Although I am the youngest of four, my parents always took in kids in need of assistance, like the little baby my mother looked after who became part of the family. To this day, I regard her as my sister.
That trade also paid for our school fees, clothes, outings and whatever else we needed. My father didn’t take a day off. He never felt too tired to leave at the crack of dawn and to return after dark.
Days before he died on November 26 2003, he was still selling his goods. He survived a heart attack one evening, unbeknown to him, and through the pain and discomfort he and Stanley packed his bakkie and went to work until another heart attack hit him and caused him to collapse at his stall. He was rushed to the hospital and passed away a few days later.
My father’s funeral shut the market down for the day, because all the vendors wanted to pay their respects to him.
We mourned my dad in the hardest way one can. Questions of mortality and what’s life all about if it can be taken away just like that and without warning, forced us to think about what dad left behind.
There were few material things, but plenty of life lessons.
During the first commemoration of dad’s passing, one of my siblings said: “The best way to remember dad is to change lives.” We immediately established the Walter George Mostert Scholarship Trust and, using our own money, put 25 children through matric and university. Our only contract with those kids were that when their lives are changed through the access to education, they would do the same for someone else.

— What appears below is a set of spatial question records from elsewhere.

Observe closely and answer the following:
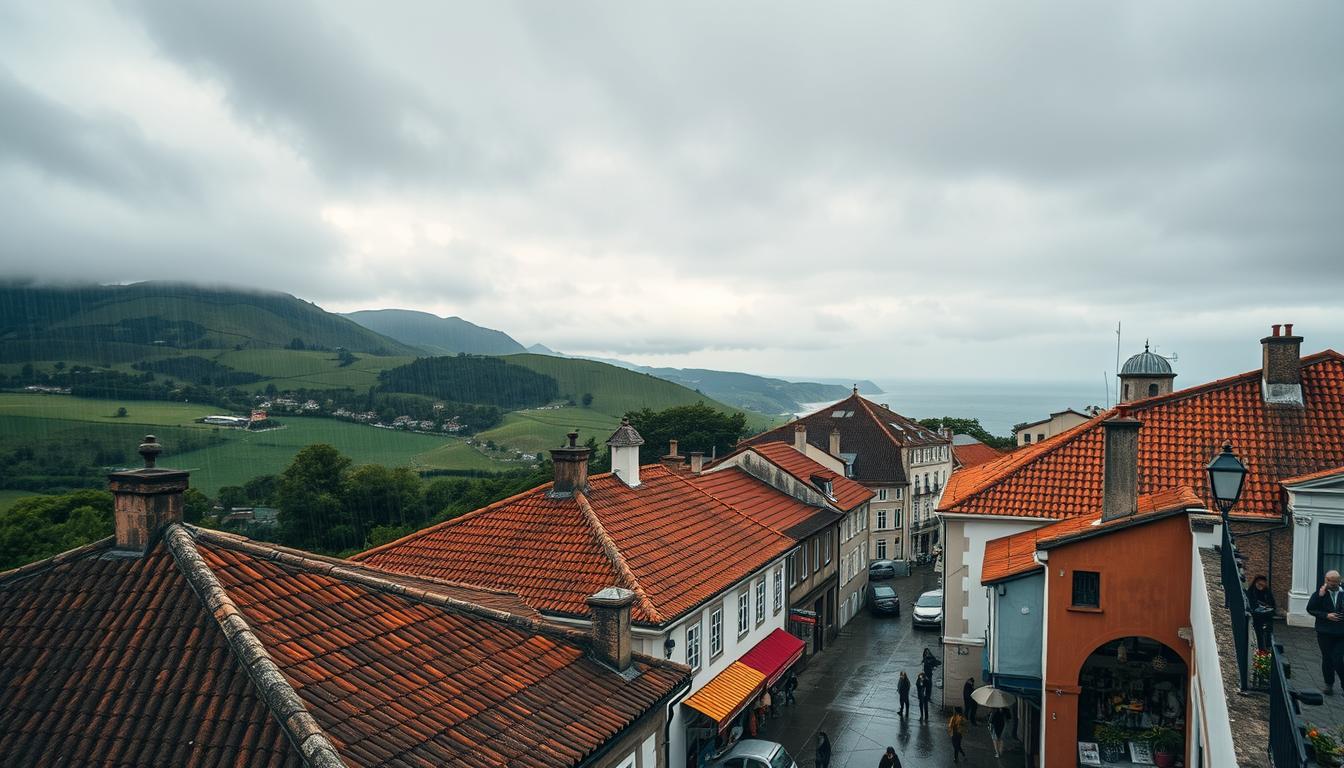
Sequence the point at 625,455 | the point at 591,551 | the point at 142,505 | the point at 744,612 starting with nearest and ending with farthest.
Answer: the point at 142,505 → the point at 591,551 → the point at 744,612 → the point at 625,455

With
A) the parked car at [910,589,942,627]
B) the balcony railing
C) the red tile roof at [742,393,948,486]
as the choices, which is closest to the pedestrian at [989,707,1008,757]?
the parked car at [910,589,942,627]

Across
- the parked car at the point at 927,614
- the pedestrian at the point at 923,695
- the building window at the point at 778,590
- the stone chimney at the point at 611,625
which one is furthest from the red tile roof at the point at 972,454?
the stone chimney at the point at 611,625

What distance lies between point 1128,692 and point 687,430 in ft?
249

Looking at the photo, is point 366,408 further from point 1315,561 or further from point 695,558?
point 1315,561

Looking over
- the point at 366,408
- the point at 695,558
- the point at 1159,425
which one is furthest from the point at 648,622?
the point at 366,408

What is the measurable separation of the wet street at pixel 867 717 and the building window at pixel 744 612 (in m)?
3.54

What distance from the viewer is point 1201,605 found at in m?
12.2

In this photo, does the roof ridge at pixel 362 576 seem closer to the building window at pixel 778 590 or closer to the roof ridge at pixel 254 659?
the roof ridge at pixel 254 659

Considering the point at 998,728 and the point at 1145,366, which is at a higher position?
the point at 1145,366

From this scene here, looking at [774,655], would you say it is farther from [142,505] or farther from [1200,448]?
[142,505]

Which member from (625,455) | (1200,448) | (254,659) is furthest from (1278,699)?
(625,455)

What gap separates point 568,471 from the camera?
2319cm

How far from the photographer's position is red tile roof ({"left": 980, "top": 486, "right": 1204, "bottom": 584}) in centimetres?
1564

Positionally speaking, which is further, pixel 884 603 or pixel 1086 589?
pixel 884 603
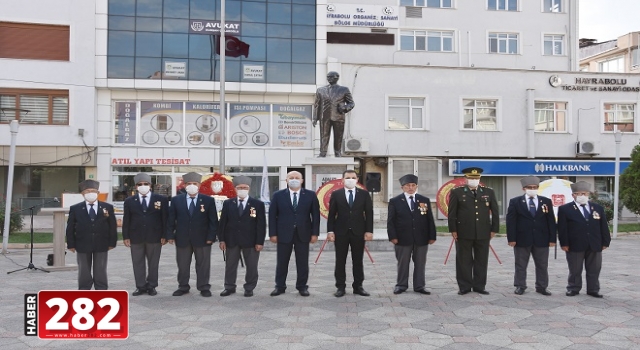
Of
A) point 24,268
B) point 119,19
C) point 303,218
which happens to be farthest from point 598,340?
point 119,19

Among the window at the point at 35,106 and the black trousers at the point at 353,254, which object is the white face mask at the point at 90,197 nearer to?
the black trousers at the point at 353,254

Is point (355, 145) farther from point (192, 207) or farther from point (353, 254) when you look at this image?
point (192, 207)

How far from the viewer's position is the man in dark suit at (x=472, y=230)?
8.64 m

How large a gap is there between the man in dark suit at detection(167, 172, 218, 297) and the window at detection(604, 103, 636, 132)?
25.5 meters

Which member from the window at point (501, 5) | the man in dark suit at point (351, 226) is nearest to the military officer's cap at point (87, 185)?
the man in dark suit at point (351, 226)

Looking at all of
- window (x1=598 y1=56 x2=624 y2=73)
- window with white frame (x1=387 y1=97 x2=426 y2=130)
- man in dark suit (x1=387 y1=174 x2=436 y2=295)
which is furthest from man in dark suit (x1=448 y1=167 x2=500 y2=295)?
window (x1=598 y1=56 x2=624 y2=73)

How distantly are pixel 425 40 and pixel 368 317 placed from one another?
27.6 meters

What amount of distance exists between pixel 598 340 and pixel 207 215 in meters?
5.55

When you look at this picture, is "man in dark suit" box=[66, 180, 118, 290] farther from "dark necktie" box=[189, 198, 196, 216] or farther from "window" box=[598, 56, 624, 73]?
"window" box=[598, 56, 624, 73]

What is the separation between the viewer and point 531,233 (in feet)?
28.8

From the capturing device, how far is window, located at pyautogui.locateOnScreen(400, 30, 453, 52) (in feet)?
106

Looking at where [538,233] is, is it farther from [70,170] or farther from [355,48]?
[355,48]

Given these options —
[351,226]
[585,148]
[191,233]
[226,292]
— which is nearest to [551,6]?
[585,148]

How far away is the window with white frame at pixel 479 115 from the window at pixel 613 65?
25986mm
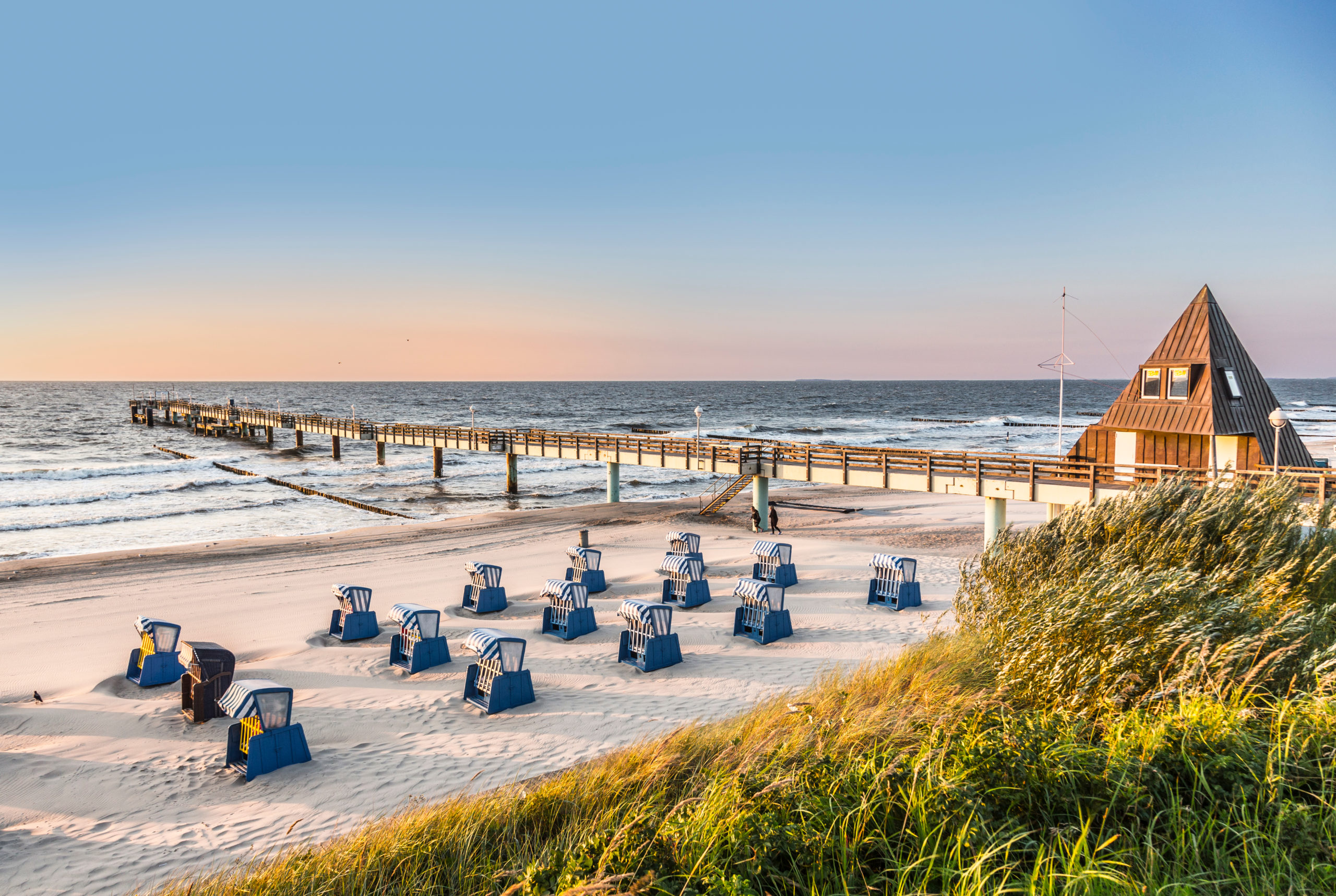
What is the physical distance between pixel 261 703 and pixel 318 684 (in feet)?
10.7

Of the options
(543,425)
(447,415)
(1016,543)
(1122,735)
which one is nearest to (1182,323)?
(1016,543)

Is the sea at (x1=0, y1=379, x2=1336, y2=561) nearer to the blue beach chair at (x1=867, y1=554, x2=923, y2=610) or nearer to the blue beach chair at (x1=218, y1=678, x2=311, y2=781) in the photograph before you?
the blue beach chair at (x1=218, y1=678, x2=311, y2=781)

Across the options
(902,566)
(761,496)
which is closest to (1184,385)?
(902,566)

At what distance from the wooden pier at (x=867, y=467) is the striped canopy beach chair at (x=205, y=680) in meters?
16.0

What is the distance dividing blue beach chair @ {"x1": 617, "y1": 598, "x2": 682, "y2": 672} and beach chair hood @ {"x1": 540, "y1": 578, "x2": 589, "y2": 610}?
5.49 ft

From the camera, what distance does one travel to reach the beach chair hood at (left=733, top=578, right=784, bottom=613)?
13492 millimetres

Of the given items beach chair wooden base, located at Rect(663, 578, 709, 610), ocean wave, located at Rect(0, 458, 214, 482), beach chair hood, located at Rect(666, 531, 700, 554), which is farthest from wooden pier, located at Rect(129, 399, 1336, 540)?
ocean wave, located at Rect(0, 458, 214, 482)

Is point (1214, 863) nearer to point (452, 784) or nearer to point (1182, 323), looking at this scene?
point (452, 784)

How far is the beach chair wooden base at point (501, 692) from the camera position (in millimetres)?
10445

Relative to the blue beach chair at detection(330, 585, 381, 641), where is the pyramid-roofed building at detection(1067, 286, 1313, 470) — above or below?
above

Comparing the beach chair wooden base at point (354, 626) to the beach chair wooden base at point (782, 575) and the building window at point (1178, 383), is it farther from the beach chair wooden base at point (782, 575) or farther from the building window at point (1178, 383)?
the building window at point (1178, 383)

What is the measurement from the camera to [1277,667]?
16.9ft

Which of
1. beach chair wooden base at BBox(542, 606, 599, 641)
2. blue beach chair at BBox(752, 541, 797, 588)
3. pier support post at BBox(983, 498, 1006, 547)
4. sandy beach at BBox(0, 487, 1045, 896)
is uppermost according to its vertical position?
pier support post at BBox(983, 498, 1006, 547)

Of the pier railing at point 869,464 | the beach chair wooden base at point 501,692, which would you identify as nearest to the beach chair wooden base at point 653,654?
the beach chair wooden base at point 501,692
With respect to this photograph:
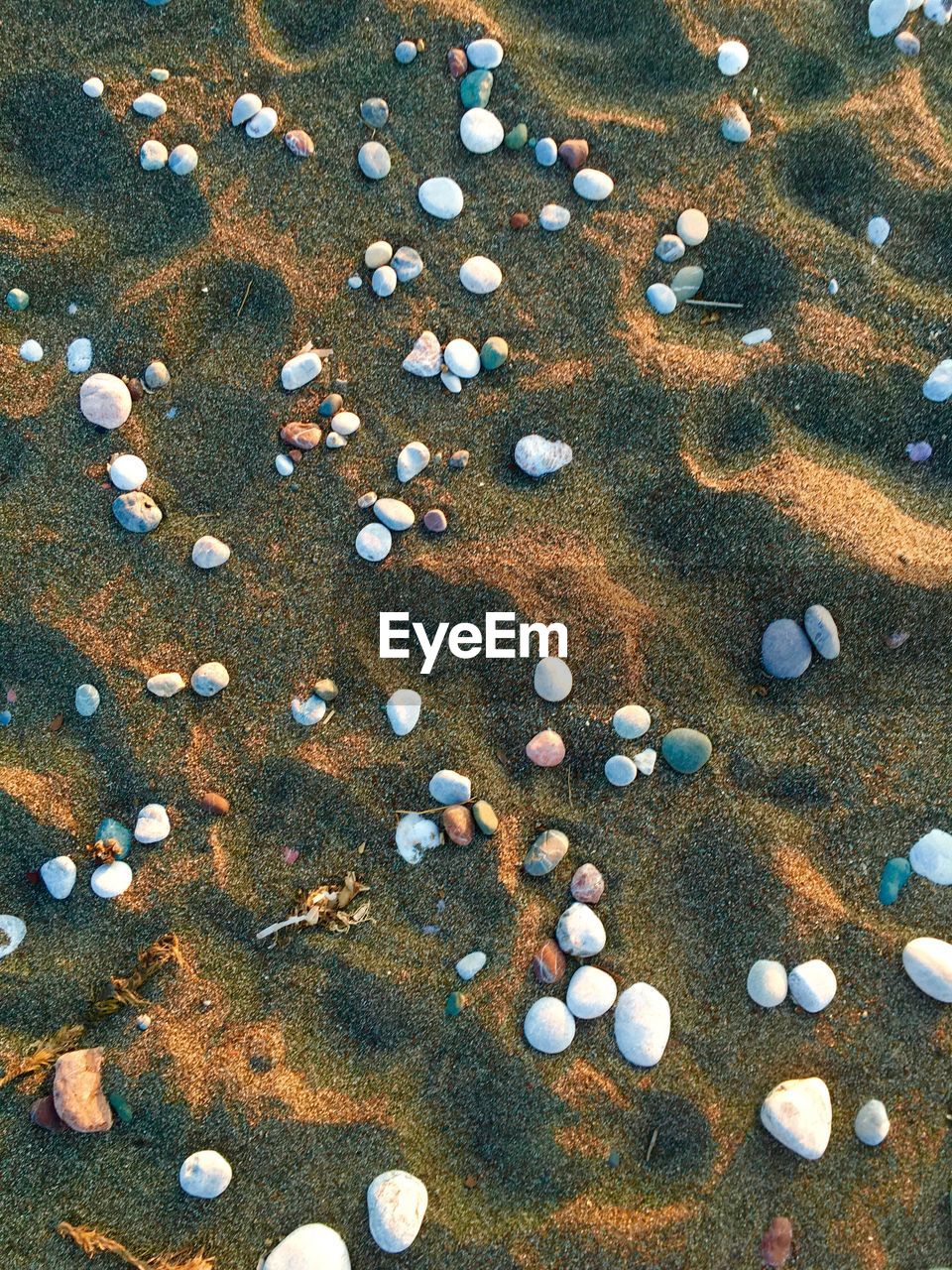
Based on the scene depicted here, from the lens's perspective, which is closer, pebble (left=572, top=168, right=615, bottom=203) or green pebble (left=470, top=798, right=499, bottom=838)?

Although the scholarship doesn’t exist anymore, those 25 young lives were changed, and my dad’s memory will forever be honoured in the success they make and change they make to others. Among the 25 there are graduates in economics, administration, accountants, teaching and a medical doctor. It was hard at times providing for so many needs, but it will go down as the thing I am most proud of doing.
In 2017 I found myself without a job and with little means of income. I remembered my dad and what he did when he was in the same boat. He didn’t sit and wait for help from the government, and the last thing he wanted to do was be a burden to his family.
I spent the little money I had to buy goods and travelled from political event to flea market to set up my stall and sell my goods.
Today my stall is a business. I have been shown amazing generosity by friends and strangers alike, but the best lesson learnt is that my heritage is not one of slavery and colonialism but that of a people who make a plan, rise above circumstances and survive.
My business – T-shirts with a Cause – is an extension of my passion. It is a privilege being able to give a voice to the causes I believe in.
I am contesting the local government elections in Ward 87, Greater Johannesburg, and I hope to make my dad and his heritage proud.
• Lee Mostert is a former member of the Mitchell’s Plain Students’ Congress (MIPSCO) and political prisoner who matriculated from Mondale High School in 1991. She is a founding member of the Mitchell’s Plain Development Action Collective, which supports 25 feeding schemes in Mitchell’s Plain.